David Griffin asks “How do I match the sound of a lav to the sound of a shotgun mic?
E.G outdoors wide shot that goes into a close-up. The sound is too different. Help.”
They are fundamentally different
A shotgun will capture a much wider view of the environment, a lav on the other hand will ALWAYS sound like it’s inches away from your actor’s mouth.
Their design is just too different to match consistently – it is possible it just takes years of experience to master.
Choose one in post, but record with both.
Either select one in post or embrace the characteristics of the boom.
Imagine the scene is being shot from across the street, your audio SHOULD sound distant.
A boom will always sound like it has perspective in a scene. A lav will ensure clear consistent audio but lacks perspective.
Libsenth asks “What are some tips and tricks for recording in the rain?
Not only to rain-proof the gear but also to avoid rain sounds on the gear.”
The illusion of film rain
Film rain is often a layering of 3 methods in your foreground, mid-ground, and background.
• Background: a rain machine
• Mid-ground: wetting actors between takes/lines
• Foreground: CGI rain
Though costly, these three things combined create a very convincing illusion of active rain, without forcing your gear to be wet.
Recording in active rain
Sometimes, you just gotta record the real thing and that’s okay too.
When the viewer sees rain they want to HEAR rain as well which allows you some leeway in the character of your recordings.
Of course, the audio should be discernable.
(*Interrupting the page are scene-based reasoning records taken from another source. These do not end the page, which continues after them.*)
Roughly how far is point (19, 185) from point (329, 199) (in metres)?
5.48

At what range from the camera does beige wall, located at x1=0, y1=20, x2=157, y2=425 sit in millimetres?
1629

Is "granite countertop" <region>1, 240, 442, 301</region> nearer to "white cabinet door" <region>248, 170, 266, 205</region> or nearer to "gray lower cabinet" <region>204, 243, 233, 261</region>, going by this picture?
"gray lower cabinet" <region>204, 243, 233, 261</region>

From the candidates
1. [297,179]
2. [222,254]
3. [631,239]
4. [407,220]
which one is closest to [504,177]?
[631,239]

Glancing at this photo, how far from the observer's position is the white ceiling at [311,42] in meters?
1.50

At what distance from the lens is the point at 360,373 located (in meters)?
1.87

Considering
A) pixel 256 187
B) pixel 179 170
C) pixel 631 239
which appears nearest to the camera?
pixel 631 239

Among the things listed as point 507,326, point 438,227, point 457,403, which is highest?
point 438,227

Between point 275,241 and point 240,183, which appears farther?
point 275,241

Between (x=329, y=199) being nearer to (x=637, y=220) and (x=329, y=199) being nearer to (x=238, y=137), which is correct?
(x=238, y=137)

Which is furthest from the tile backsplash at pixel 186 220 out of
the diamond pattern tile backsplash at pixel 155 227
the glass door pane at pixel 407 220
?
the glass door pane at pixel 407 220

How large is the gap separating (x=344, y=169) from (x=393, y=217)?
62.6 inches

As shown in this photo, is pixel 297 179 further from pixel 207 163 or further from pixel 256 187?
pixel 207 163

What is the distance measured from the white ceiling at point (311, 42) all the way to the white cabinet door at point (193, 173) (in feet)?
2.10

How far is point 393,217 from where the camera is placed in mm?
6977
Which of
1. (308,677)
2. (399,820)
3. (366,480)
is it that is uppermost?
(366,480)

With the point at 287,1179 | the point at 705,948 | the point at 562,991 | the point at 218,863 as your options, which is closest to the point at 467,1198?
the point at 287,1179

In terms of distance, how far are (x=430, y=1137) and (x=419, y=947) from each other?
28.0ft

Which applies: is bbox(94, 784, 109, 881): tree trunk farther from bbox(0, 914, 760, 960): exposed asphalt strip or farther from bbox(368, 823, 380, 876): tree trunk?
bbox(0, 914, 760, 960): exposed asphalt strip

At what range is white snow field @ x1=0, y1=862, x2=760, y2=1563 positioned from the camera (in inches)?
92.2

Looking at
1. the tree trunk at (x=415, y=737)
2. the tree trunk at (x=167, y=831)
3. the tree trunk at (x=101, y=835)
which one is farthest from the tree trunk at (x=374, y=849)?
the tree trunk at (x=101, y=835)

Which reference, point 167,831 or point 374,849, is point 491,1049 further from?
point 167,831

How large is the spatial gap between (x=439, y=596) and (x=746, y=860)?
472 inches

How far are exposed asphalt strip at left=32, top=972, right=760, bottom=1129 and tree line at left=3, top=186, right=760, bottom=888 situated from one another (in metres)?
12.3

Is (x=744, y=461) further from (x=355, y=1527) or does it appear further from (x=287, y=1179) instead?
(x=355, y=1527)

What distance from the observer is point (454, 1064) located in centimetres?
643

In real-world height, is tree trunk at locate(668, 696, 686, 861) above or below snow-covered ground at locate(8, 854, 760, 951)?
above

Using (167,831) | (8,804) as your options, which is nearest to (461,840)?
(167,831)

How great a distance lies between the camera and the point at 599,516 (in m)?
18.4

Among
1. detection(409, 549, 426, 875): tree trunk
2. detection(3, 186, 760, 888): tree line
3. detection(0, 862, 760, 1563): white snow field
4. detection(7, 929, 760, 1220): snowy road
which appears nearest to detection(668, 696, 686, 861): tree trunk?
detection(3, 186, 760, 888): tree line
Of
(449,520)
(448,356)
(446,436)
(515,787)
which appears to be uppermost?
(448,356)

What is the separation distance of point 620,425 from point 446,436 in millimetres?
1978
To dissipate the sound of rain on the set itself, use “hogs hair” where water contacts hard material like floors, sinks, and showers.
Charlie asks “How do you make film cameras quiet?
Fans on digital cameras are a firmware thing, but the motors on super 16 cameras are very loud.
How do you deal with that?”
Use the right camera
There are film cameras out there that are meant for sound recording.
We recommend renting an Arri SR2 or SR3 on a website like Sharegrid.
Use a “Camera Blimp”
If you don’t have access to these cameras look into a “Camera Blimp.” These are soundproof cases for film cameras.
You can also do a DIY method using sound blankets for mixed results.
Pound Syndrome asks “How do you deal with a challenging crew member on set?”
If you see it, so will others
Filmmaking is communal, if you notice someone is being problematic or lazy, you can guarantee that others are seeing it as well.
Luckily, people like to re-hire those they trust, if they aren’t trustworthy they most likely won’t be back.
If it’s only a day gig, stick it out and keep your cool.
Would you hang with that person for 12 hours?
If you’re the one doing the hiring, ask yourself, are they a team player, are they someone who communicates well, and can you trust them to carry their weight hour 12?
Anyone can learn set skills, personality goes a long way.